The night-scented pelargonium has been assigned to section Polyactium and subsection Polyactium. The name of the genus Pelargonium is derived from the Ancient Greek word πελαργός (pelargos), meaning stork, for the likeness of the fruit to the neck, head and bill of that bird. The species name triste is derived from the Latin tristis, meaning dull, a reference to the colour of the petals.

== Distribution, habitat and ecology ==
The night-scented pelargonium is common in parts of the Northern and Western Cape Provinces of South Africa, from the Cape Peninsula in the southwest to the Orange River in the north and Mossel Bay in the east. It can be found on coastal sands, but is also present on slopes up to an elevation of 1800 m. Across this entire region, most precipitation falls during the winter half year, but the annual rainfall varies over its distribution area from about 100 mm to over 600 mm. It is most apparent in open areas, but as the fynbos develops, the plants get shaded by the surrounding shrubs and stop flowering. The large underground tuber however enables the plants to survive for many years and reappear after a fire has destroyed the above ground vegetation. The deep hypantium and night scents are suggestive that the flowers are pollinated by night-active, long-tongued insects such as moths. In Pelargonium, the seed capsule splits open along its length when dry, so releasing the seeds. The seed is dispersed on the wind carried by its feathery plumes. Each seed has a section in its tail that is spiraled when dry and uncoils when moist. Once the seed settles on the soil, it drills into the soil as it coils and uncoils with varying moisture. The continued survival of the night-scented pelargonium is considered to be of least concern.

_DATASET RECORDS:_
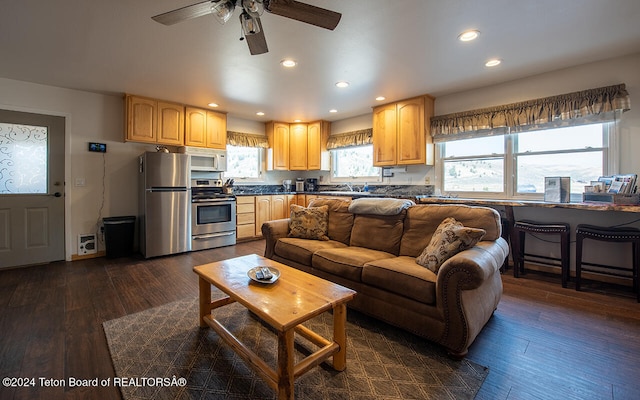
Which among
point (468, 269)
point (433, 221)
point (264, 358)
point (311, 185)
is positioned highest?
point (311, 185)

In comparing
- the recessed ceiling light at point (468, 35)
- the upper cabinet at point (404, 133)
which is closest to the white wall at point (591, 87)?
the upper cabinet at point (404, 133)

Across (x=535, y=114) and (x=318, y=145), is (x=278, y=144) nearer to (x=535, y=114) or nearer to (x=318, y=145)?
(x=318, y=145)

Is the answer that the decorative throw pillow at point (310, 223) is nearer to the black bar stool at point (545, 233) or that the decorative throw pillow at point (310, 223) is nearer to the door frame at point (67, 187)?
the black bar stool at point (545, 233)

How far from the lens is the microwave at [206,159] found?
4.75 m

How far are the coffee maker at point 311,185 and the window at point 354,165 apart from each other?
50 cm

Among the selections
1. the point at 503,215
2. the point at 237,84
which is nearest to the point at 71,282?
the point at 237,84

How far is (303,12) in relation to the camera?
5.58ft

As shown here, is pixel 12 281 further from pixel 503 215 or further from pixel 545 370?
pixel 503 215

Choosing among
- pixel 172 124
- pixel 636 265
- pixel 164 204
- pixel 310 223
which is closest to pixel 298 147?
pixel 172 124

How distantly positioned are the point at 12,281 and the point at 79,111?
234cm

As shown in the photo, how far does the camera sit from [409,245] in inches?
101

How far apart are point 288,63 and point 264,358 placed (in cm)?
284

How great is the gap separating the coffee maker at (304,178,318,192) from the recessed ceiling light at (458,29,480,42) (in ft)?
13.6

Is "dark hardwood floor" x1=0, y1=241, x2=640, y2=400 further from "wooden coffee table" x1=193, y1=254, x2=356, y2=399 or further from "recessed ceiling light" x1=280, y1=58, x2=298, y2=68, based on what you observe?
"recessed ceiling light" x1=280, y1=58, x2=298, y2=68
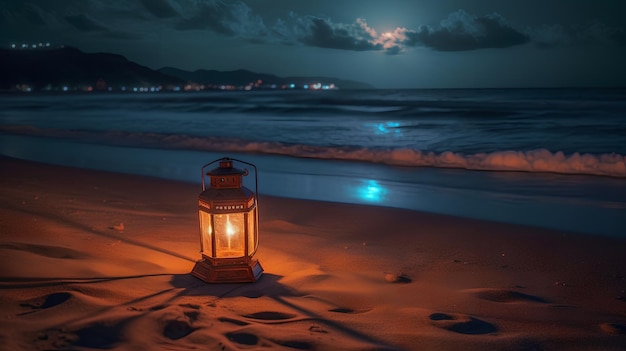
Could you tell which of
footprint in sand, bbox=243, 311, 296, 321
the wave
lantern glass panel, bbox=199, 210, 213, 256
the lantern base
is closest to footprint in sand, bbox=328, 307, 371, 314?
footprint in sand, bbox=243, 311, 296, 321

==

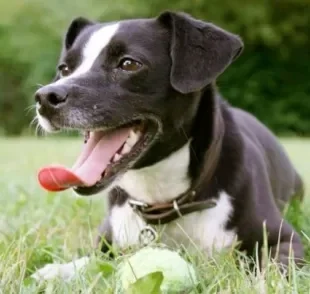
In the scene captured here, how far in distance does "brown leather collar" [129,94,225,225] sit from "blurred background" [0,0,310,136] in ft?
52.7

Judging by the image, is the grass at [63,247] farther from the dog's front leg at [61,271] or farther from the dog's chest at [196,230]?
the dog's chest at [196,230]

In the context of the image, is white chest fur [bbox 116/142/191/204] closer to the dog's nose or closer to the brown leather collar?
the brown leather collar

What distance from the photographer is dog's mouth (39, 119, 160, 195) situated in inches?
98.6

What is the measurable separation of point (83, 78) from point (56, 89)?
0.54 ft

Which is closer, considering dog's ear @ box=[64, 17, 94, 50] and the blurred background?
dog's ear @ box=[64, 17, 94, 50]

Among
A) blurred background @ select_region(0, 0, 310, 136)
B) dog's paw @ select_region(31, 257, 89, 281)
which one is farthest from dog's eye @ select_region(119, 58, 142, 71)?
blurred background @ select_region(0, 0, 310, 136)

==

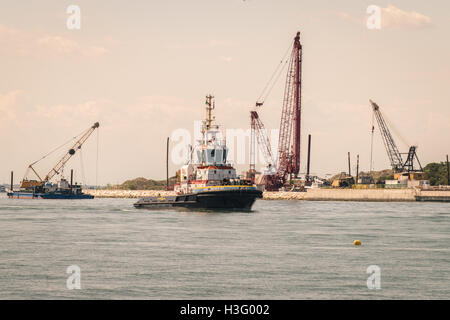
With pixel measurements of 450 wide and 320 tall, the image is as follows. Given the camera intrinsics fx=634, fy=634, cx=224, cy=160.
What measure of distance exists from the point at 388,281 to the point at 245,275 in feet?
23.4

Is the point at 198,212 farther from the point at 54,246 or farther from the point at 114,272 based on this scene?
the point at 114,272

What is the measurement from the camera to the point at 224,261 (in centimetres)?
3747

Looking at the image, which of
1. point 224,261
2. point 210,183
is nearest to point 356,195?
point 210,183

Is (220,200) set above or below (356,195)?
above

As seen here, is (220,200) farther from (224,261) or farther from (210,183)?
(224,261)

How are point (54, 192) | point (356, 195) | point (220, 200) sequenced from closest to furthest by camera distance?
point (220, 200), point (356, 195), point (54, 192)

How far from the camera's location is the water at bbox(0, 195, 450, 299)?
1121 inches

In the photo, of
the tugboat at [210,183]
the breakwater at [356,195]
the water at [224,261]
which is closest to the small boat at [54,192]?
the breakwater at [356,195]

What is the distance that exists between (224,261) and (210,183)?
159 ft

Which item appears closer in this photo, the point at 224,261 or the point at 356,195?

_ASSIGNED TASK 1:_ List every geographic place name that appears in the text on the night-scented pelargonium.
_ASSIGNED TASK 2:_ Extend the text on the night-scented pelargonium, beginning after its final sentence.

_WRITTEN ANSWER 1:_ South Africa, Northern Cape Province, Western Cape Province, Cape Peninsula, Orange River, Mossel Bay

_WRITTEN ANSWER 2:_
== Use ==
John Tradescant the Younger, a well-known plant collector, took the night-scented pelargonium to England in 1632, making it one of the first species from the Cape that was cultivated in the United Kingdom. The tubers are rich in tannin and are used in Namaqualand for tanning leather, which gives it a reddish-brown color. Infusions of the tubers have been used in traditional medicine to treat dysentery and diarrhea.